I am depressed and excited at the same time! – All plans are wastepaper: First, in early summer, Norway closed the borders because of ‘Corona’, consequently a trip around the North Cape to the White Sea to St. Petersburg was not possible. Then, when I wanted to enter St. Petersburg directly from Tallinn (to start my circumnavigation of Europe with the second stage, i.e. to get from St. Petersburg to the Black Sea via the Volga), Russia closed its borders – all the efforts and costs for the visa and Lena’s great support were in vain.
And yet I want to go, I feel well prepared. And if I can’t go that way, I’ll go the other way, in the opposite direction, through the Baltic Sea into the North Sea, around the British Isles, to France, around the Iberian Peninsula… that’s the next ‘plan’. – How far will I get? We will see.
The conditions today are not ideal, outside the bay of Tallinn I am faced with around one metre high, short jagged waves and headwinds, but the air is clear and summer never seems to end this year (here in the north). The departure from Miiduranna harbour is routine, without melancholy, as if another training trip is imminent. But I won’t be arriving here again for at least one year, or maybe even three…
The original plan was for daily stages of around 100 to 150 km, which is equivalent to two to three hours of driving. But now it’s time to move forward; the long wait for the ‘planned’ entry into Russia has given me a wonderful summer, but even that will end at some point and I would like to avoid the late summer storms in the Atlantic (north of Scotland and in Biscaia). That’s why I’m now extending my daily stages – today my destination is Pärnu, the coastal town in western Estonia.

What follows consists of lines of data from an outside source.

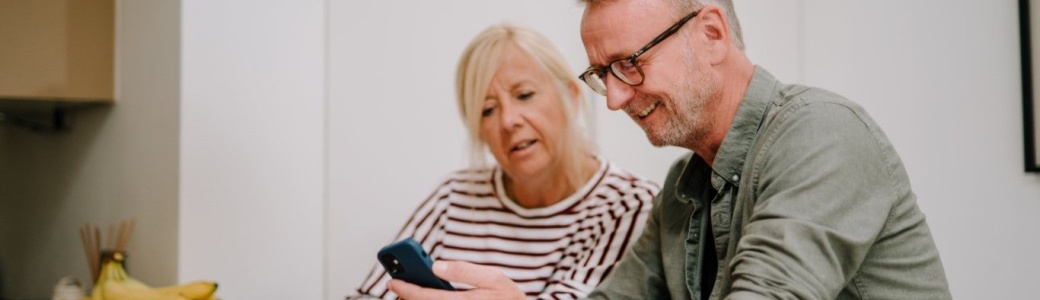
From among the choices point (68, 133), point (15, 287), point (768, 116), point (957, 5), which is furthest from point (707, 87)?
point (15, 287)

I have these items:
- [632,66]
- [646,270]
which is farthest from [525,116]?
[632,66]

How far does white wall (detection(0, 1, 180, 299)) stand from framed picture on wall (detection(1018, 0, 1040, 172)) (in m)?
1.67

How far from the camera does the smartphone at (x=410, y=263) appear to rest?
125 cm

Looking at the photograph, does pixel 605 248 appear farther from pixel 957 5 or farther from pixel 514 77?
pixel 957 5

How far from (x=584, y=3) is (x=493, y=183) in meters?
0.68

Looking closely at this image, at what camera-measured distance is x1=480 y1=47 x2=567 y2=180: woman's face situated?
164 cm

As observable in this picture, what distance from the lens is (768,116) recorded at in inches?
40.9

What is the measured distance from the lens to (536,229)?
1.65m

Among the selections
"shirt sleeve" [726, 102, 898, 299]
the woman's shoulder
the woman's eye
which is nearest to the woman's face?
the woman's eye

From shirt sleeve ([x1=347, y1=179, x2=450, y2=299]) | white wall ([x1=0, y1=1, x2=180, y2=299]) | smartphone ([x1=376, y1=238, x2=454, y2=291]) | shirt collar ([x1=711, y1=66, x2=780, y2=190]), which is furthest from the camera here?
white wall ([x1=0, y1=1, x2=180, y2=299])

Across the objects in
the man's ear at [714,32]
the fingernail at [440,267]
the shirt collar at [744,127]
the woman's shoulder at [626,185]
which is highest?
the man's ear at [714,32]

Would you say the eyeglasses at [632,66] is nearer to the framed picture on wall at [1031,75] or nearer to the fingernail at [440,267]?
the fingernail at [440,267]

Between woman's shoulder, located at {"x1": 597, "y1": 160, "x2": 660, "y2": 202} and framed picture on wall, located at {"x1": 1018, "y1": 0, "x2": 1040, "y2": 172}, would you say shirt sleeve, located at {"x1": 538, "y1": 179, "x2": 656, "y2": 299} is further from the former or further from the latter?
framed picture on wall, located at {"x1": 1018, "y1": 0, "x2": 1040, "y2": 172}

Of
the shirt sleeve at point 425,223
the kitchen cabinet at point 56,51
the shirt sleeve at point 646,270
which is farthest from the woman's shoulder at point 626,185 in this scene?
the kitchen cabinet at point 56,51
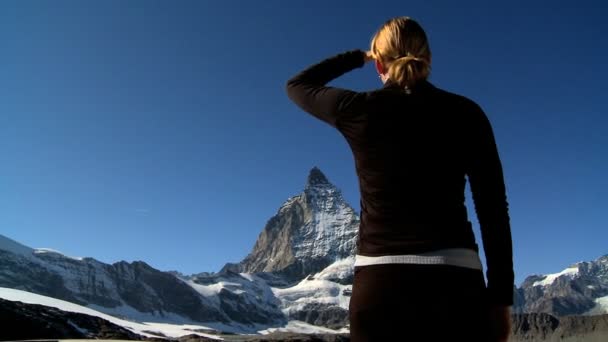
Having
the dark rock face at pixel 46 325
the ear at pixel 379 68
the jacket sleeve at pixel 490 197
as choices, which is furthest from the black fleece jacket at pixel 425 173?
the dark rock face at pixel 46 325

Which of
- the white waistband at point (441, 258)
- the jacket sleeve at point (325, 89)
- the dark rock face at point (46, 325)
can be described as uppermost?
the jacket sleeve at point (325, 89)

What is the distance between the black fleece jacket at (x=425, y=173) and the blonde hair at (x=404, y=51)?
0.16 feet

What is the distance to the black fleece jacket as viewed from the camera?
2.09m

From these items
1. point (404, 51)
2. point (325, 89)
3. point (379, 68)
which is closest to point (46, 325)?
point (325, 89)

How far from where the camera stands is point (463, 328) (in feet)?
6.43

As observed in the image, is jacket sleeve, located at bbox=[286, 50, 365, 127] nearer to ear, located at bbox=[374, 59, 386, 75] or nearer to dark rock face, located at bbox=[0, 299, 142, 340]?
ear, located at bbox=[374, 59, 386, 75]

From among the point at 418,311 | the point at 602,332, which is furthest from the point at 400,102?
the point at 602,332

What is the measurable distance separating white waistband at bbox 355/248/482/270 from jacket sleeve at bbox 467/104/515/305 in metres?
0.14

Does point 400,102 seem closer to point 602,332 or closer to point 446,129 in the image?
point 446,129

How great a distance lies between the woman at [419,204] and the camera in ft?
6.50

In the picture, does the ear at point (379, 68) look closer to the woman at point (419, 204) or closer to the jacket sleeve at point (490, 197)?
the woman at point (419, 204)

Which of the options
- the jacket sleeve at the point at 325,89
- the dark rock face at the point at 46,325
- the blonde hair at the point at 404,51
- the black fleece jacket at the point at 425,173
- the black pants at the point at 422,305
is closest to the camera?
the black pants at the point at 422,305

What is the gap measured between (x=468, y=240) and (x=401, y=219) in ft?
0.90

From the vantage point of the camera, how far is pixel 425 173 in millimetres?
2146
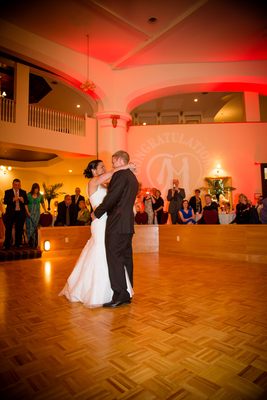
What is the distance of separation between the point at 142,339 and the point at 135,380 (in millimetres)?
468

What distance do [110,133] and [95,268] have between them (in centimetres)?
670

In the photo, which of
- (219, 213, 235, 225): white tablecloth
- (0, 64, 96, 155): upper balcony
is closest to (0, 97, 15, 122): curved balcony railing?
(0, 64, 96, 155): upper balcony

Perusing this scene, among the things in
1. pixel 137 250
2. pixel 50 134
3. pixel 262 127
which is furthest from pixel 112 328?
pixel 262 127

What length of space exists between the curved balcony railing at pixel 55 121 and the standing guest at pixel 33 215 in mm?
2604

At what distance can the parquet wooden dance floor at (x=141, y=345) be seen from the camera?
131cm

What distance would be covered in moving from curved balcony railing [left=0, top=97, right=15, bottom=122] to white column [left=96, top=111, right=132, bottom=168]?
2.49 metres

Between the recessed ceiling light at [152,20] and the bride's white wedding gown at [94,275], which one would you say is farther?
the recessed ceiling light at [152,20]

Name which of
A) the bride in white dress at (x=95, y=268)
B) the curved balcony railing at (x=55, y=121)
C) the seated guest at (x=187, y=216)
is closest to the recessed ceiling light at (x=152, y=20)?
the curved balcony railing at (x=55, y=121)

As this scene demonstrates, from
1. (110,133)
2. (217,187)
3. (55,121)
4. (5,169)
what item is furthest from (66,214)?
(5,169)

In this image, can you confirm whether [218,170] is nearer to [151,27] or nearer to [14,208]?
[151,27]

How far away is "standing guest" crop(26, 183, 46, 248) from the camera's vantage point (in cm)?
637

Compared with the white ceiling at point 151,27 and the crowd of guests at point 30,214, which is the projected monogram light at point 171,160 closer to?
the white ceiling at point 151,27

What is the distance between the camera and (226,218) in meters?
5.93

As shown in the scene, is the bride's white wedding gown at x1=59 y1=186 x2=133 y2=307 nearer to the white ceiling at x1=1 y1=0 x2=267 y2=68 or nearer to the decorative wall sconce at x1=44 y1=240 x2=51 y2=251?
the decorative wall sconce at x1=44 y1=240 x2=51 y2=251
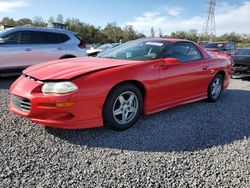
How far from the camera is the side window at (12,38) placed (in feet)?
24.6

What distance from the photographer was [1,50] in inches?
289

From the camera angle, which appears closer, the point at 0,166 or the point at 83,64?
the point at 0,166

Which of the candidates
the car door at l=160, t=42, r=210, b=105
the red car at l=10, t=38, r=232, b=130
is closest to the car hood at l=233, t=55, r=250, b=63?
the car door at l=160, t=42, r=210, b=105

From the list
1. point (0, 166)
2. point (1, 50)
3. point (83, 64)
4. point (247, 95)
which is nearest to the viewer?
point (0, 166)

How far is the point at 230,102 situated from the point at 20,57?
18.4ft

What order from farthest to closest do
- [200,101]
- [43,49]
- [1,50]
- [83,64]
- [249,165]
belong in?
1. [43,49]
2. [1,50]
3. [200,101]
4. [83,64]
5. [249,165]

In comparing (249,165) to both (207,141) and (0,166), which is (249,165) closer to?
(207,141)

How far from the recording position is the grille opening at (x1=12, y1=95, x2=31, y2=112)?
3.45m

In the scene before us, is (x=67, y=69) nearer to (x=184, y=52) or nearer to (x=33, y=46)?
(x=184, y=52)

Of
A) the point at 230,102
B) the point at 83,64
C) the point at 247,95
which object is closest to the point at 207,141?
the point at 83,64

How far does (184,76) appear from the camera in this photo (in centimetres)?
476

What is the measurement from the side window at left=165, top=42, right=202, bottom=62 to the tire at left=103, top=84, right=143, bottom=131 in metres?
1.07

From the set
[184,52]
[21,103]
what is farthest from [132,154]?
[184,52]

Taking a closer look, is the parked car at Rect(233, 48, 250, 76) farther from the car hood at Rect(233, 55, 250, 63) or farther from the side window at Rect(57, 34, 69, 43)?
the side window at Rect(57, 34, 69, 43)
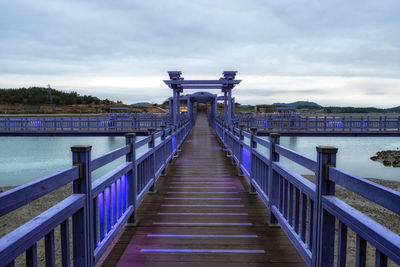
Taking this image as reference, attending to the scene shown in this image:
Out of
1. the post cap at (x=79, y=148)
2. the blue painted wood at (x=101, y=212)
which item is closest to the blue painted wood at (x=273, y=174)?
the blue painted wood at (x=101, y=212)

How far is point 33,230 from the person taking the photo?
183 cm

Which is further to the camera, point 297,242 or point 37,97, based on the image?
point 37,97

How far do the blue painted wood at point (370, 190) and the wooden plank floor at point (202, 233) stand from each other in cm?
Result: 158

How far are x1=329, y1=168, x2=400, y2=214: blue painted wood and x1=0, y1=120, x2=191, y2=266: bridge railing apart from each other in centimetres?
214

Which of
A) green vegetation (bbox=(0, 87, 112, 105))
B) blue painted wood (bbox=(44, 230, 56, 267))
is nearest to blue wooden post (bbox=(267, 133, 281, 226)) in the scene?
blue painted wood (bbox=(44, 230, 56, 267))

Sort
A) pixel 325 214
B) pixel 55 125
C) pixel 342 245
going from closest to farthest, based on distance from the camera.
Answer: pixel 342 245
pixel 325 214
pixel 55 125

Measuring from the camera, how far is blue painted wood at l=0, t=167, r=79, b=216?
5.36 ft

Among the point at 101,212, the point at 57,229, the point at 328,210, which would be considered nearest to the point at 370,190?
the point at 328,210

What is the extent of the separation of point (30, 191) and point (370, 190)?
2221 millimetres

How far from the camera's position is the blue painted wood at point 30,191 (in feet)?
5.36

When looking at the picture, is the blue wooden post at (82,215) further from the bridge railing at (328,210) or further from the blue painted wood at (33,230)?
the bridge railing at (328,210)

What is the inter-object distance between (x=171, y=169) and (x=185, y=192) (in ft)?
8.46

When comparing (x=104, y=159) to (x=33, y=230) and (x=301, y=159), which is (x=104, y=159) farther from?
(x=301, y=159)

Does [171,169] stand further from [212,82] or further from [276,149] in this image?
[212,82]
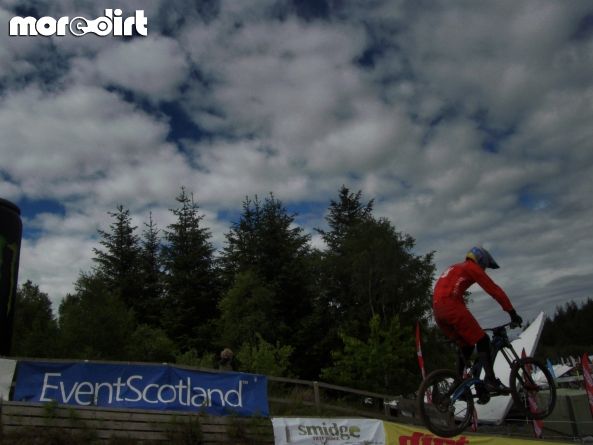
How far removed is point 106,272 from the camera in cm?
4612

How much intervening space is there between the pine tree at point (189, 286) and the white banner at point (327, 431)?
22.6m

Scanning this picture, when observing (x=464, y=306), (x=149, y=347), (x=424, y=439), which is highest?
(x=149, y=347)

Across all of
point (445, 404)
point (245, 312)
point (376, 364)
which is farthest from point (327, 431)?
point (245, 312)

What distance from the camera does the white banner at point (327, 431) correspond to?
14094 millimetres

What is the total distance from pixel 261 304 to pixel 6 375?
66.7 feet

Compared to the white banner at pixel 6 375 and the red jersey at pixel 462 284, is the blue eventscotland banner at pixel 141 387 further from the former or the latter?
the red jersey at pixel 462 284

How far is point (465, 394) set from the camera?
713 centimetres

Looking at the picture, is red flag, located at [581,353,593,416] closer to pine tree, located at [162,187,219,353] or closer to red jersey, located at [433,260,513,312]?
red jersey, located at [433,260,513,312]

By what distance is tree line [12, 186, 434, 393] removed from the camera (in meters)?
22.2

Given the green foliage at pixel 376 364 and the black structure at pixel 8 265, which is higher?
the black structure at pixel 8 265

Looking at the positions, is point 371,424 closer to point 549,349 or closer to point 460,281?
point 460,281

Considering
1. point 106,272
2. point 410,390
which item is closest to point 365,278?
point 410,390

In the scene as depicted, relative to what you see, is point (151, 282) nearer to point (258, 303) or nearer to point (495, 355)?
point (258, 303)

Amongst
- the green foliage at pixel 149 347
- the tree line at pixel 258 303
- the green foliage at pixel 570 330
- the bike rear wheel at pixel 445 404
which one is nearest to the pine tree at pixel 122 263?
the tree line at pixel 258 303
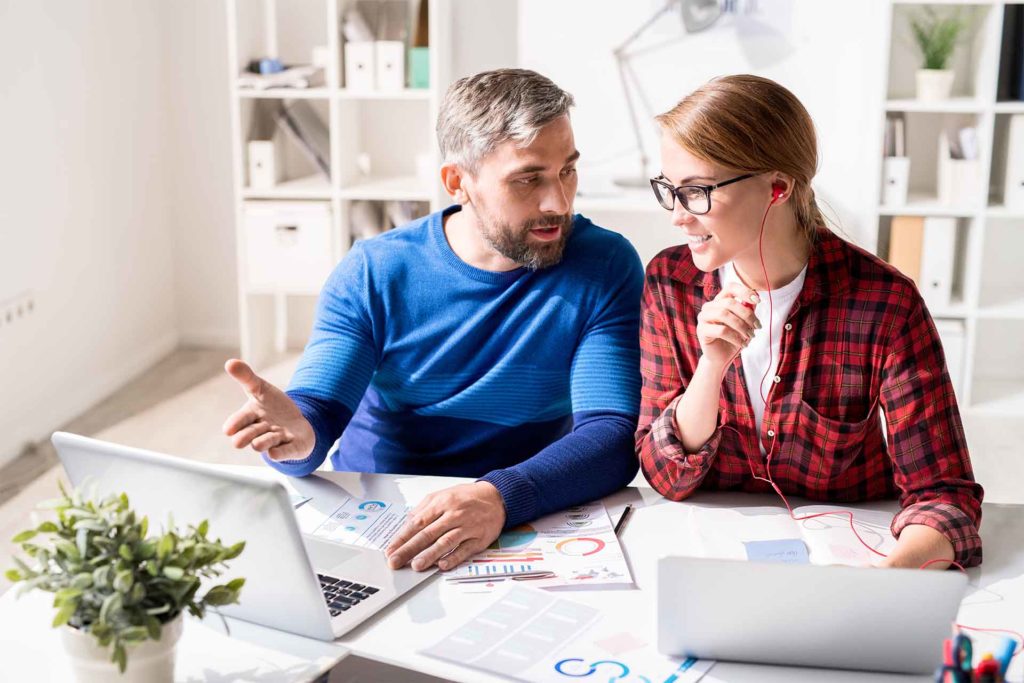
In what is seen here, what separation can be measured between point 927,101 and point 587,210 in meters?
1.14

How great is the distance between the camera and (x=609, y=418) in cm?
174

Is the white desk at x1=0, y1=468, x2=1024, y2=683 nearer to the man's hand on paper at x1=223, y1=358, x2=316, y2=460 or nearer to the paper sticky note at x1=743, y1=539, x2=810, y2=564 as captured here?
the paper sticky note at x1=743, y1=539, x2=810, y2=564

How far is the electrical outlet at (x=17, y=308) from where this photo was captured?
340 centimetres

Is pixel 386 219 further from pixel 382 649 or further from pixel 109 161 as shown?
pixel 382 649

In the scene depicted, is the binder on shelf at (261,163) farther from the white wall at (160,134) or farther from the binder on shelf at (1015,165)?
the binder on shelf at (1015,165)

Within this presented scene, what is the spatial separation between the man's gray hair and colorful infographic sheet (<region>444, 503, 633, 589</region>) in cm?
61

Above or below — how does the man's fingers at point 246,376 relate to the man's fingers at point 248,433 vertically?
above

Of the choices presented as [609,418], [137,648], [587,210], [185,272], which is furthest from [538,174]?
[185,272]

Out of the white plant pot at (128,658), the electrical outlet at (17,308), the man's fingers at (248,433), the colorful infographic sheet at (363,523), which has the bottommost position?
the electrical outlet at (17,308)

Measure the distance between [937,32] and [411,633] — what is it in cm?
317

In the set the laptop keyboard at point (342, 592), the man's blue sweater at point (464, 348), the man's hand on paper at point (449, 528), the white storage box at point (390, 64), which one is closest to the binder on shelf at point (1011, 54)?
the white storage box at point (390, 64)

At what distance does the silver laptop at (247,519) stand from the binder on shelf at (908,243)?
2.93 m

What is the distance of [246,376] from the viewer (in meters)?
1.52

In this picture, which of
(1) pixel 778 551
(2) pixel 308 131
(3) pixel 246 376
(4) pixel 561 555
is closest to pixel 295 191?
(2) pixel 308 131
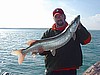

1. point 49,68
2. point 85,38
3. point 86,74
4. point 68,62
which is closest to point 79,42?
point 85,38

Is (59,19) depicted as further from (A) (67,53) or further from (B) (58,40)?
(A) (67,53)

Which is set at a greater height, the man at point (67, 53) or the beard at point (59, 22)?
the beard at point (59, 22)

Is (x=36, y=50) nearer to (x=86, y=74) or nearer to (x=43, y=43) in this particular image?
(x=43, y=43)

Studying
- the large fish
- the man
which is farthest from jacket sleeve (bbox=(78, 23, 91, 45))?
the large fish

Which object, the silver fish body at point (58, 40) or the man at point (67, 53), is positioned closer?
the silver fish body at point (58, 40)

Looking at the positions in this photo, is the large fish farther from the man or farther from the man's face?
the man's face

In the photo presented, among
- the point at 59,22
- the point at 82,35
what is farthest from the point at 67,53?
the point at 59,22

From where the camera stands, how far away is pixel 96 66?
11719mm

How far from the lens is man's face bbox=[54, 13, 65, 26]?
227 inches

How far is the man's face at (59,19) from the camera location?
5777 mm

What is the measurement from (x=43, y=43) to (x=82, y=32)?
0.96 m

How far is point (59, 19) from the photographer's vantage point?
5.78 meters

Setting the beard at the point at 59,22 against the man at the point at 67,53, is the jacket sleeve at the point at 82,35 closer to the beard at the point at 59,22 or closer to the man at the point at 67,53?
the man at the point at 67,53

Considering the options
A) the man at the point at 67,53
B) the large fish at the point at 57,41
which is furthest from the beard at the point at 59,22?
the large fish at the point at 57,41
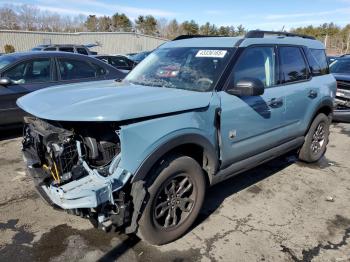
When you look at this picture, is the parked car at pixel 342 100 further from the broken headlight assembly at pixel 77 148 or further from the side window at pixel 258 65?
the broken headlight assembly at pixel 77 148

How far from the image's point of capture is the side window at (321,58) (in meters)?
5.41

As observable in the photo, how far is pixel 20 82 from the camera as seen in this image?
6.41 m

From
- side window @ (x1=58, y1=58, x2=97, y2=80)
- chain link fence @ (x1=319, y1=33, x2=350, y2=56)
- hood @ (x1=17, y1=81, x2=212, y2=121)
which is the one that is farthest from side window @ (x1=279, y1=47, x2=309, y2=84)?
chain link fence @ (x1=319, y1=33, x2=350, y2=56)

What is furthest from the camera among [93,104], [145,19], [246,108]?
[145,19]

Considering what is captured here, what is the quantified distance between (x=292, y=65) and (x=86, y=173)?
317cm

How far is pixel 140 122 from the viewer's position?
2.94m

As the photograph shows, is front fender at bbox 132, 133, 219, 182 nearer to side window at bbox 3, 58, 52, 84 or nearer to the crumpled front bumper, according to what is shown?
the crumpled front bumper

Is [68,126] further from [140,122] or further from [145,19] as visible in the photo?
[145,19]

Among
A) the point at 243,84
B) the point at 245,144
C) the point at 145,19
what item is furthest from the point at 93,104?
the point at 145,19

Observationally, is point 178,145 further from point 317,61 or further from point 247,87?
point 317,61

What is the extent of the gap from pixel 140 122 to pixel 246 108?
1406 mm

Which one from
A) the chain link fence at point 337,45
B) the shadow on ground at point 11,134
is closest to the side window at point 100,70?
the shadow on ground at point 11,134

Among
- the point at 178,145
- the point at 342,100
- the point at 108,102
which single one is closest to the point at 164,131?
the point at 178,145

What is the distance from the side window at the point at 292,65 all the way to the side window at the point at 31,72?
4328mm
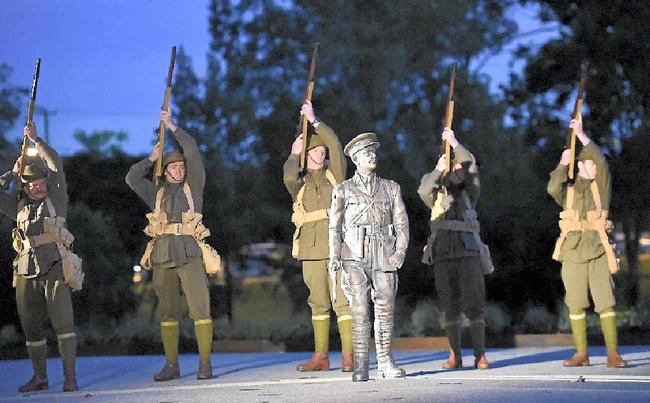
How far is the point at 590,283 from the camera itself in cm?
1636

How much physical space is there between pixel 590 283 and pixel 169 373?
432cm

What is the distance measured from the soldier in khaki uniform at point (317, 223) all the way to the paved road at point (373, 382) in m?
0.52

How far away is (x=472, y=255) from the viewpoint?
16281 millimetres

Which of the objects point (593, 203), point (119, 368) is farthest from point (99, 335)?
point (593, 203)

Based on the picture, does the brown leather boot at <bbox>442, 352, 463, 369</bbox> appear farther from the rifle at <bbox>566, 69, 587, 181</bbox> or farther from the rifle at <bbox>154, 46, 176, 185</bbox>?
the rifle at <bbox>154, 46, 176, 185</bbox>

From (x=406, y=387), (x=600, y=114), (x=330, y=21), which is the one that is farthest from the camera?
(x=330, y=21)

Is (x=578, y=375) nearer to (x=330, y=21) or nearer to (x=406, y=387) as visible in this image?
(x=406, y=387)

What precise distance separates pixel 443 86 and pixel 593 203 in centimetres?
1259

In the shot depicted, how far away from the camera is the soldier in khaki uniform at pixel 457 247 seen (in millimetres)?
16219

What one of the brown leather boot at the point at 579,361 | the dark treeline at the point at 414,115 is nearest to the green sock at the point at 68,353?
the brown leather boot at the point at 579,361

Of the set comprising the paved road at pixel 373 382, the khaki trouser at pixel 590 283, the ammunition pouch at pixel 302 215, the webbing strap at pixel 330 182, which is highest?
the webbing strap at pixel 330 182

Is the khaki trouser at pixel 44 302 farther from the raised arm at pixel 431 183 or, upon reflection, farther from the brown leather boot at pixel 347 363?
the raised arm at pixel 431 183

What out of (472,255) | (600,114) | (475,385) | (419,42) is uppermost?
(419,42)

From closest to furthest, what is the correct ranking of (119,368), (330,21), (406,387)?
1. (406,387)
2. (119,368)
3. (330,21)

After five hours of sailing in rough seas, shifting winds and lots of spray, I reach Pärnu. Martina is waiting for me at the pier – she had announced that she would come and accompany me for a while, but the fact that she is actually here is somehow surprising. And of course I’m very pleased!
Together we discover Pärnu, a former spa and bathing resort, today a tourist destination with 60,000 inhabitants, an extensive sandy beach, known for its many events (beach volleyball and -soccer), peppered with countless cafés, restaurants and booming discos, and enriched with many guests from Finland and Sweden, who enjoy their holidays here at low cost.